To be done: Quote the data below word for word.

>> Start Input material

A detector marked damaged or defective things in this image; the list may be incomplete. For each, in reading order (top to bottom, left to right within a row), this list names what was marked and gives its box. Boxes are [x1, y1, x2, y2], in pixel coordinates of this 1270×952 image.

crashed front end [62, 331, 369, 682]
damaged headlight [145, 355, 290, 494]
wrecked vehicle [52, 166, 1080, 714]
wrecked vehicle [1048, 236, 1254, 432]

>> End Input material

Written solution:
A detector marked damaged or defective things in this image; the list may be incomplete. For each, in reading order (top to bottom, left to right within a row), this list names what was marked and gives its box. Boxes are [x1, y1, x2, y2], in pixel coordinates of this 1270×952 image.

crashed front end [62, 331, 369, 682]
damaged headlight [145, 355, 290, 494]
wrecked vehicle [52, 166, 1080, 714]
wrecked vehicle [1048, 236, 1254, 432]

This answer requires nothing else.